## Text
- Modules
- Folder Structure
- File Format
- Charters
- Virtual Grid Model
- Merging Columns
- Grouping Data
- Constraint Rules
- Projecting Columns
- ChangeSets
A financial Control in OpenRec is configured via a single yaml file called a charter and requires a folder structure where data will be imported, manipulated and reconciled.
The charters can be registered in a central registry yaml file - this file is used to the monitoring and processing of the controls. The examples folder is full of documented charter examples - you are encouraged to read those as well.
OpenRec is composed of a number of sub-modules.
- Steward - Steward is the OpenRec orchestration application. Using the register, Steward will monitor control inboxes for new data and initiate the other OpenRec components to perform a match job. Steward is also responsible for ensuring only one match job per control is invoked at any one time and that metrics are exposed to a Prometheus server (if configured - via a Pushgateway).
- Jetwash - Jetwash is component which pre-processes and cleans the inbox data, trimming whitespace, converting dates to ISO8601 format, etc. As well as adding a schema row and delivers well-formatted data to Celerity.
- Celerity - Celerity is the matching engine which ingests data from Jetwash and combines it with any previously unmatched data to group it and evaluate it against defined matching rules. Matched data is 'released' leaving only un-matched data behind.
So the sequence of events is broadly, new data arrives in the inbox, Steward triggers Jetwash, Jetwash then triggers Celerity finally Steward exposes the unmatched data in the outbox.
Each control will operate within it's own folder structure. A control's folder structure should be kept separate from any other controls structure. A typical folder structure looks as follows: -
.
.
├── control_a
| ├── inbox << place csv files here.
| ├── archive << files are archived by default in here.
| | ├── jetwash
| | └── celerity
| ├── logs << jetwash and celerity log files are written here.
| ├── lookups << static reference data csv files go in here.
| ├── waiting << internal queue from Jetwash to Celerity.
| ├── unmatched << internal cache of unmatched data.
| ├── matching << internal working folder for current match job.
| ├── matched << internal archive of match job json files
| └── outbox << external unmatched data should be consumed from here.
├── control_b
| ├── inbox
. .
. .
Important! Files written into the inbox should have a .inprogress suffix. After the file is written, the file should be renamed to remove this suffix. This ensures larger files are not corrupted as OpenRec will begin processing the file before all the data is written.
Jetwash will convert most standard UTF-8 CSV file formats into a format the Celerity matching engine understands.
This is a fully quoted CSV format with a column header row (Jetwash can be configured to add headers to files which don't initially have them).
Following the header row is a second row which contains the data-types of each column. Jetwash will analyse the columns as new data arrives and produce this row automatically, although the types can be overridden in the Jetwash column_mappings section of the charter.

## What is required
In the OpenRec documentation, what suffix should a file carry while it is being written into the inbox?

## Collected data
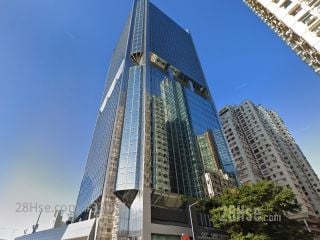 萬國寶通廣埸 大廈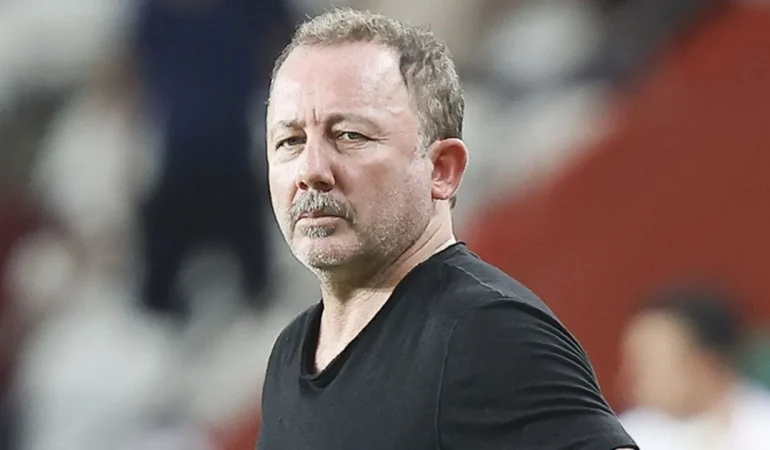 Beşiktaş’ta Başkan Adaylarının Ortak Vaadi: Sergen Yalçın İle Çalışmak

## Response box
.inprogress